What a senior steals anyway

So if none of it is proven, why spend a season on it? Because unproven is not worthless, and a developer who waits for a held-out benchmark before adopting a sound move will be waiting in a field that rebalances monthly. Here’s what I take off this film tomorrow, proof or no proof, because the mechanism is sound and the downside is cheap.

Decompose the problem and gate code behind an approved plan — steal the structure, skip the heavy notation. Make the verdict something a machine decides: watch the test fail, read the exit code, treat any model’s “looks good” as a suggestion to confirm. Push durable state into a file and run the window as scratch paper. Keep a single writer; never let two agents touch the same tree. Four moves, every one of them old discipline re-aimed — design-doc-before-code, test-first, a ledger, version-control hygiene — and every one now backed into the platform as a primitive. The judgment that’s left, the part no button ships, is knowing when each one bites.

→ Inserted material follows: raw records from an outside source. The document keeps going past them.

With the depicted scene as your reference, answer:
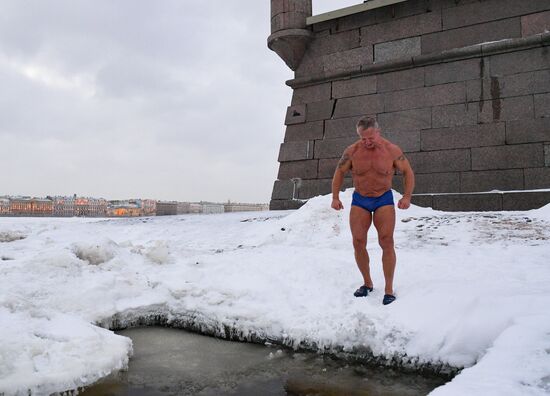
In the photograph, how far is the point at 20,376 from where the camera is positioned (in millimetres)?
2465

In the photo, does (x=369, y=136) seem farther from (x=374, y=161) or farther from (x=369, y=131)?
(x=374, y=161)

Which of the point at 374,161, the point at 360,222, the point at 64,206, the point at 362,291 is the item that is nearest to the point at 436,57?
the point at 374,161

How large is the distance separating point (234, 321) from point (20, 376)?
170 centimetres

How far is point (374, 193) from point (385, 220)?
0.26 meters

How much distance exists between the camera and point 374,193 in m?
3.84

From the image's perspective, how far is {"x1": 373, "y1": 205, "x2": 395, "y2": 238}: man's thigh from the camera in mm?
3768

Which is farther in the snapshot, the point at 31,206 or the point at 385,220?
the point at 31,206

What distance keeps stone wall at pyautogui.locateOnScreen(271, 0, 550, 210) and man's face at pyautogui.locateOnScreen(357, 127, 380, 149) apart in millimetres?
4789

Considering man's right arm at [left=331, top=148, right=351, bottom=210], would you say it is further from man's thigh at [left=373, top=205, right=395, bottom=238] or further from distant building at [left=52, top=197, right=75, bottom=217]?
distant building at [left=52, top=197, right=75, bottom=217]

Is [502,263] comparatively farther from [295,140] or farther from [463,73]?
[295,140]

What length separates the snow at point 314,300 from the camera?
2599 mm

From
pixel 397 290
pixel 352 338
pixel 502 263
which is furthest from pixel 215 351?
pixel 502 263

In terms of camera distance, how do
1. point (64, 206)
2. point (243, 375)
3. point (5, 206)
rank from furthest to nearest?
point (64, 206) → point (5, 206) → point (243, 375)

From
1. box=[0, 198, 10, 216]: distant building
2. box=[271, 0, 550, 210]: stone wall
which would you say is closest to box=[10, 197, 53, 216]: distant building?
box=[0, 198, 10, 216]: distant building
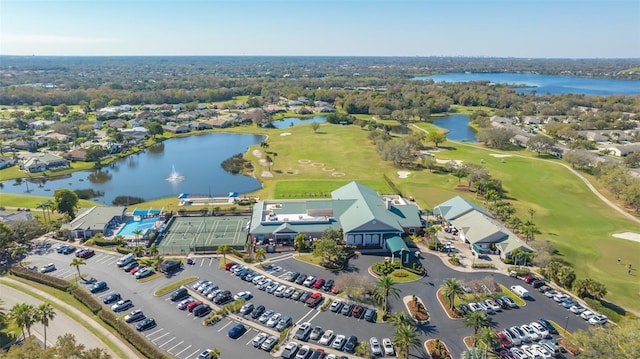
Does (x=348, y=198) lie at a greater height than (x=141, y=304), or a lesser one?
greater

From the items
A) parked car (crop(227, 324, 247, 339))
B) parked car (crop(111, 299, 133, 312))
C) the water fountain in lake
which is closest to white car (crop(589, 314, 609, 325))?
parked car (crop(227, 324, 247, 339))

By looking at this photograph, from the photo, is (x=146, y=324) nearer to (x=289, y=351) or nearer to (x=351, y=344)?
(x=289, y=351)

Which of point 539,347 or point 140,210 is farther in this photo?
point 140,210

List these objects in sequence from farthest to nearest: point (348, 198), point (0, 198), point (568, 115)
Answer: point (568, 115)
point (0, 198)
point (348, 198)

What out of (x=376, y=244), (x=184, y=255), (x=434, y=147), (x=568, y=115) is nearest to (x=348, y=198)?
(x=376, y=244)

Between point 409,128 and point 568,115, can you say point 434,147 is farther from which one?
point 568,115

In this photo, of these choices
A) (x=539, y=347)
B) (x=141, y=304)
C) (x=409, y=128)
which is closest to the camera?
(x=539, y=347)

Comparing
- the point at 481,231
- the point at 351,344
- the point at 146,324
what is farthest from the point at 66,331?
the point at 481,231

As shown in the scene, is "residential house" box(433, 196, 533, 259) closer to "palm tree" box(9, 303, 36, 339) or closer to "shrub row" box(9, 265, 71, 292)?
"palm tree" box(9, 303, 36, 339)
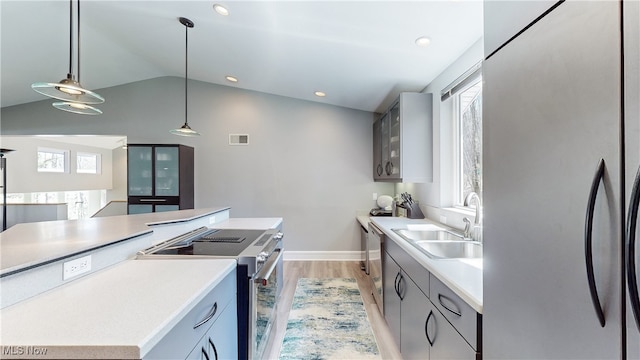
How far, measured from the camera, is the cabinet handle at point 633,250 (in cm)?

And the thing that would actually end this argument is nameable, which is the most useful object the booth can hand you on the way out. A held-out, outcome-valid benchmark: real repo-level tasks, a fixed token budget, blind grading of shipped code, the converged plays run against careful direct prompting. Until someone builds it, every “the field converged on X” stays a claim about technique, never about outcome — and a senior reading the record is the instrument that separates the necessary move from the merely popular one, precisely because no scoreboard will do it for you.

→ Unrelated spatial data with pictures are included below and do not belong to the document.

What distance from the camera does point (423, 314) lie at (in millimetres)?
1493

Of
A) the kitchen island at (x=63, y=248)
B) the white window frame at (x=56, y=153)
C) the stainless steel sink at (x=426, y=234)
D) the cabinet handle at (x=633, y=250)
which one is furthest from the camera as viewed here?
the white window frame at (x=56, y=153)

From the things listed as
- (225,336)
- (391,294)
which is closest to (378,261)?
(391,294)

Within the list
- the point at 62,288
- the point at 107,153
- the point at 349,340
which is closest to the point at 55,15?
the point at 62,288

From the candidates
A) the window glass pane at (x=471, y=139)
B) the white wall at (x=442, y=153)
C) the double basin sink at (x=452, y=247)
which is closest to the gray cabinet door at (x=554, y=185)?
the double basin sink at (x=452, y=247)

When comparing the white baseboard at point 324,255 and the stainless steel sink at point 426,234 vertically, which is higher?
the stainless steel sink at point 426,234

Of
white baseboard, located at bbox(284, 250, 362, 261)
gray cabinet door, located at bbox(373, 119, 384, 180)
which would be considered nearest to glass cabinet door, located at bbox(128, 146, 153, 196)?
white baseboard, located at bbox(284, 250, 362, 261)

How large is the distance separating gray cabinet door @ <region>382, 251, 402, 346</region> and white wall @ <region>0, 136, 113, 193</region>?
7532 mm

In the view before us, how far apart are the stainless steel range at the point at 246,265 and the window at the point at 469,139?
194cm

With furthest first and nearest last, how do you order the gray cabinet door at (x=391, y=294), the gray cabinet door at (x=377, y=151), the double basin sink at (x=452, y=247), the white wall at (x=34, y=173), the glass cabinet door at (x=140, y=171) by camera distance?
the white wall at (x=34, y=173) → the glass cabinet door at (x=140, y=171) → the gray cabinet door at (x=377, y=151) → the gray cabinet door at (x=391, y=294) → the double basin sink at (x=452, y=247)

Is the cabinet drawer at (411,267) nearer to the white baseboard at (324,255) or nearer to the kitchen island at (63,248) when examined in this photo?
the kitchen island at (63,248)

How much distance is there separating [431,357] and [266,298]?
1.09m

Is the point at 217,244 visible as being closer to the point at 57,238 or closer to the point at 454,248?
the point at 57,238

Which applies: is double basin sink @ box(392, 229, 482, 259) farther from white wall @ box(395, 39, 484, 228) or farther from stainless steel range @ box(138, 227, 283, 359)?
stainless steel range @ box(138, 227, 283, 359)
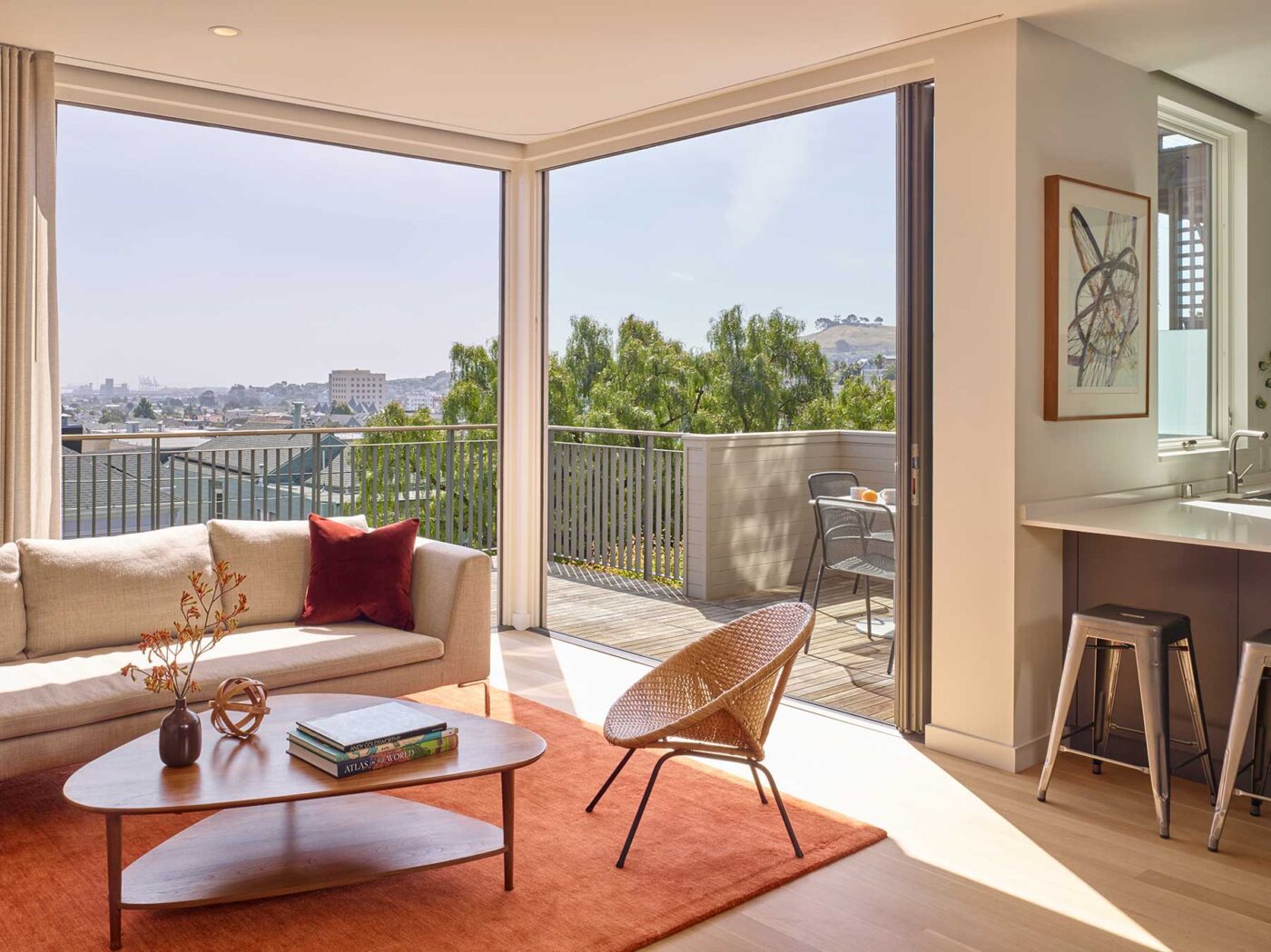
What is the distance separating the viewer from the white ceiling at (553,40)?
3.41 m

So: does any of this win games? At the break, the honest answer is that the league isn’t keeping the stat that would tell you — not because no one is measuring, but because everyone is measuring a different game. The plays are real, converged, and platform-blessed. Not one is proven to beat what a good agent already gives you from a plain, careful prompt. The whole season asked you to hold two facts that don’t want to sit together — a scoreboard you can’t take at face value and a field that was never the fraud the fakery makes it look like — and never flinch at either. That isn’t the disappointment it sounds like; it’s the reason there’s a veteran in the booth at all. When the scoreboard can’t settle it, the call falls to whoever can read the record and tell the craft from the highlight — and that judgment outlives every play on the board tonight, including the one I run on Tuesday. You don’t trust the number on the screen. You pull up the record, and you make the call yourself. That’s the score at the break. Not a knock — a starting line.

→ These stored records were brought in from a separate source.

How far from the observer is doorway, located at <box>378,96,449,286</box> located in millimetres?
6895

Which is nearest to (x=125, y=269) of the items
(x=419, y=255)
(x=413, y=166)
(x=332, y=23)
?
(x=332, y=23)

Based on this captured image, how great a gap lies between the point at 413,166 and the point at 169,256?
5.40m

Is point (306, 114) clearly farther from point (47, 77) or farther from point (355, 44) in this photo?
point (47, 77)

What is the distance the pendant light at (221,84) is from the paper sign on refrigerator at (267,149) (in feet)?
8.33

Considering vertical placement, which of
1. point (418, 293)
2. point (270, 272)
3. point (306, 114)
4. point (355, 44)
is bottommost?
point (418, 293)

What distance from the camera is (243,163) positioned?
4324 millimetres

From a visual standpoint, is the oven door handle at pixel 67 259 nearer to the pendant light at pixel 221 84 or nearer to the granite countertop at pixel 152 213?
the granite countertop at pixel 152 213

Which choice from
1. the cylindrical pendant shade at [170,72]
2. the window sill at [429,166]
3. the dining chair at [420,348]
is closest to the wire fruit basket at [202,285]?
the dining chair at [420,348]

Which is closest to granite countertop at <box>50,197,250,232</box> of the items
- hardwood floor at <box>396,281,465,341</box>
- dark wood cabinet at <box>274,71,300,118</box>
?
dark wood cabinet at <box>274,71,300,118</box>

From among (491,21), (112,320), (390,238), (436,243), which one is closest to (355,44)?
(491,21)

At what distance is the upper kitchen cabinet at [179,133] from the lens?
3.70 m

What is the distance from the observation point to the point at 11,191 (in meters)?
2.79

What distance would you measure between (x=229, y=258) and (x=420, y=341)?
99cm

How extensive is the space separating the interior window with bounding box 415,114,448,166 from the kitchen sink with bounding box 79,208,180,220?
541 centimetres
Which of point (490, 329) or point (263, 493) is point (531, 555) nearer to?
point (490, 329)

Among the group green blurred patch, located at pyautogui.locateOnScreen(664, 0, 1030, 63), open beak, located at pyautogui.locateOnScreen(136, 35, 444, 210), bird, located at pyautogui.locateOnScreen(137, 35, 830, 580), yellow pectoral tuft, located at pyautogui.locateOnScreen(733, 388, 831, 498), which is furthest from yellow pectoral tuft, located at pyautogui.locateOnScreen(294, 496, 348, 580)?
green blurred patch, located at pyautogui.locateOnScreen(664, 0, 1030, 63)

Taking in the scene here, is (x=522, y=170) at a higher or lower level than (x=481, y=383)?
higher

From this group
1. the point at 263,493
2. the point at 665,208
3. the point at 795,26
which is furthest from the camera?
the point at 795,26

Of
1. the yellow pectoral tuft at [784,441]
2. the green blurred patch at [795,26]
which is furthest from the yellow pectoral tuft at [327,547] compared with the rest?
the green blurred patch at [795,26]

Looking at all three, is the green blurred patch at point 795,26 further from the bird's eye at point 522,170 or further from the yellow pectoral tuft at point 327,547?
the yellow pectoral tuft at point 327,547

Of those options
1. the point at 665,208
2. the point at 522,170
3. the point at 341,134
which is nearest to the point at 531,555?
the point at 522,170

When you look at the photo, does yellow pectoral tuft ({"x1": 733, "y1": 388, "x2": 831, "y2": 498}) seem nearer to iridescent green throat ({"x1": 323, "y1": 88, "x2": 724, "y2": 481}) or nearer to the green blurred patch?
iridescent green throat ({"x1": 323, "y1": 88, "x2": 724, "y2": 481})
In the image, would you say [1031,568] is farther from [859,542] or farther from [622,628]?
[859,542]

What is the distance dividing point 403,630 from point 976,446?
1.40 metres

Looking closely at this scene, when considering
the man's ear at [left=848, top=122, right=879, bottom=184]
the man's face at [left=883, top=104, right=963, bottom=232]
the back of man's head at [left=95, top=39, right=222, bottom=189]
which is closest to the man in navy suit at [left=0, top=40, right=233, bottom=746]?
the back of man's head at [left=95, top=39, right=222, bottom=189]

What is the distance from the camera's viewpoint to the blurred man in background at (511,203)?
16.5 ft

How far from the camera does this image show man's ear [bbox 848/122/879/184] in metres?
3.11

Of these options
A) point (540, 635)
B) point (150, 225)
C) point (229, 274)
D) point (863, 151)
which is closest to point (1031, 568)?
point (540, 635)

This is the sign-off for Color Code — the middle of a three-part arc on the agentic pipeline. Source Code covered the front, getting truth out of a person and into the machine; Object Code covered the back, signing for the work the agent hands you, where its thesis is that agent output is legacy code at birth. Color Code sat between them, on how the prompt sequence gets engineered before any of that output exists. It opened on a number you could look up in two seconds — A Star Is a Bookmark — and it closes where it started: on a scoreboard that still can’t tell you whether any of it ships better code.